Identify the blood and lymphatic vessels based on their morphology and network structures. Then, locate a network region of interest on each tissue to obtain images, taking note of the location to ensure that the same region is captured in subsequent images. When all of the images have been obtained, return the samples to the incubator until the next imaging session or the appropriate experimental endpoint.

After three days in culture, the majority of the cells present in the mesentery are viable, with the presence of the endothelial cells confirmed by their location in the microvascular segments. Endothelial cell proliferation can also be confirmed by lectin/BrdU labeling, while the presence of smooth muscle cells and parasites along the vessels can be confirmed with NG2 labeling. Branching lymphatic and blood microvascular network labeling further confirms the maintenance of the lymphatic cell phenotype in the cultured tissue.
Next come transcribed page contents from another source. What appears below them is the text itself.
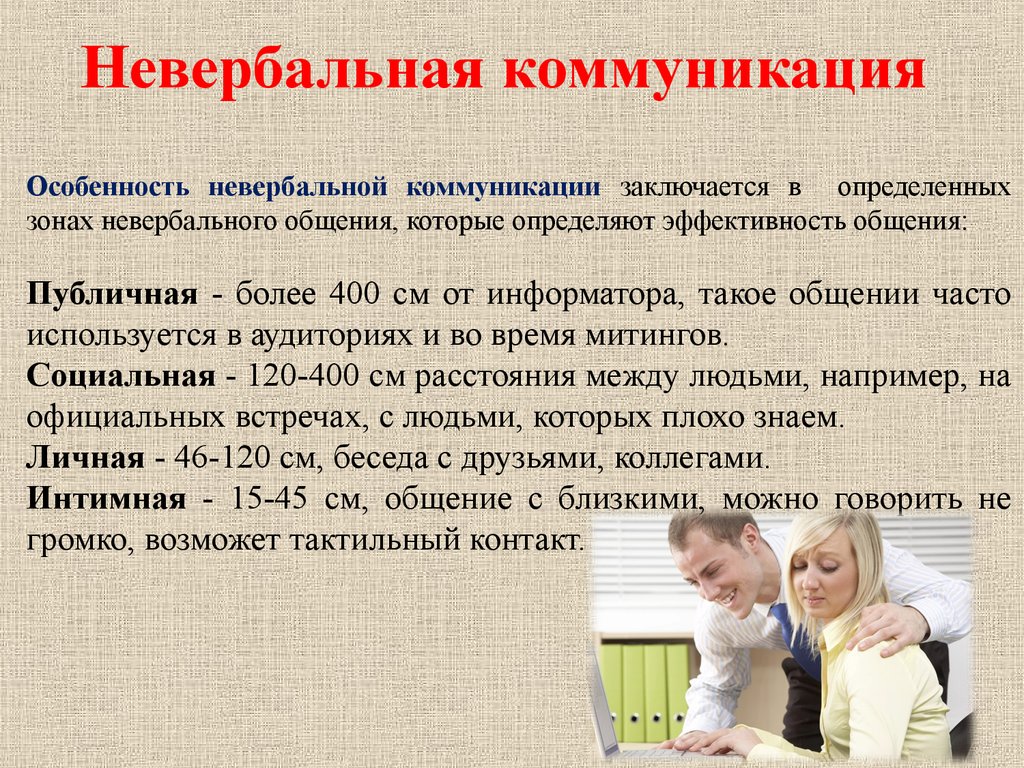 Невербальная коммуникация

Особенность невербальной коммуникации заключается в определенных зонах невербального общения, которые определяют эффективность общения:

Публичная - более 400 см от информатора, такое общении часто используется в аудиториях и во время митингов.
Социальная - 120-400 см расстояния между людьми, например, на официальных встречах, с людьми, которых плохо знаем.
Личная - 46-120 см, беседа с друзьями, коллегами.
Интимная - 15-45 см, общение с близкими, можно говорить не громко, возможет тактильный контакт.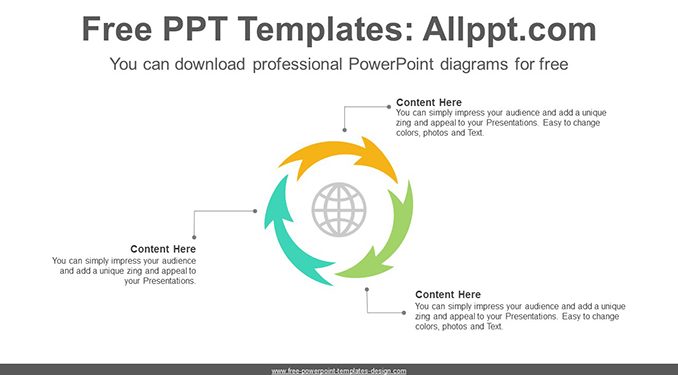 Free PPT Templates: Allppt.com

You can download professional PowerPoint diagrams for free

Content Here
You can simply impress your audience and add a unique zing and appeal to your Presentations. Easy to change colors, photos and Text.

Content Here
You can simply impress your audience and add a unique zing and appeal to your Presentations.

Content Here
You can simply impress your audience and add a unique zing and appeal to your Presentations. Easy to change colors, photos and Text.

www.free-powerpoint-templates-design.com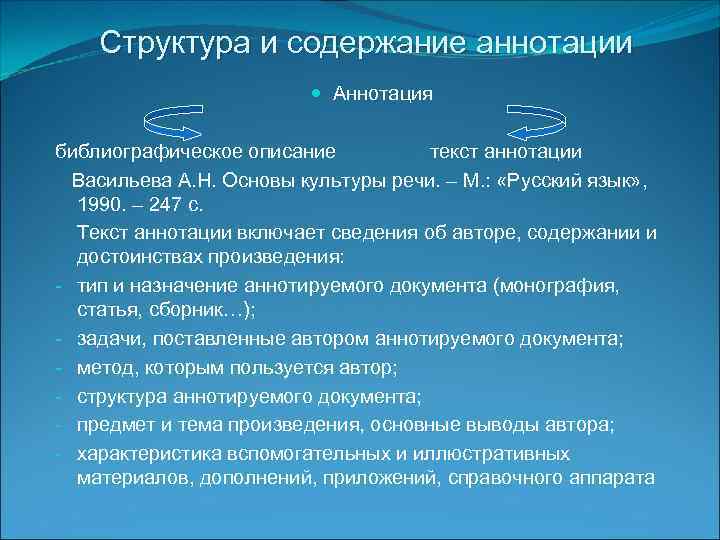 Структура и содержание аннотации

Аннотация

библиографическое описание текст аннотации

Васильева А.Н. Основы культуры речи. – М.: «Русский язык», 1990. – 247 с.

Текст аннотации включает сведения об авторе, содержании и достоинствах произведения:

- тип и назначение аннотируемого документа (монография, статья, сборник…);
- задачи, поставленные автором аннотируемого документа;
- метод, которым пользуется автор;
- структура аннотируемого документа;
- предмет и тема произведения, основные выводы автора;
- характеристика вспомогательных и иллюстративных материалов, дополнений, приложений, справочного аппарата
Supplementation of the mesentery window tissue culture medium with 10%serum for three days induces a robust angiogenic response with new vessel segments and capillary sprouts identified after five days of stimulation. The time lapse imaging allows quantification of the number of vessels per vascular area and the number of capillary sprouts per vascular area from one four x image per tissue. Time lapse comparisons of network regions also enable the tracking of endothelial cell segments and the identification of blood and lymphatic vessel mis-patterning.

Further, lectin and Cd11b labeling additionally confirms the presence of interstitial resident macrophages in the remodeling networks. Once mastered, this technique should be able to be completed in under four hours. After watching this video, you should have a good understanding of how to harvest, culture, and time-lapse image rat mesenteric tissues.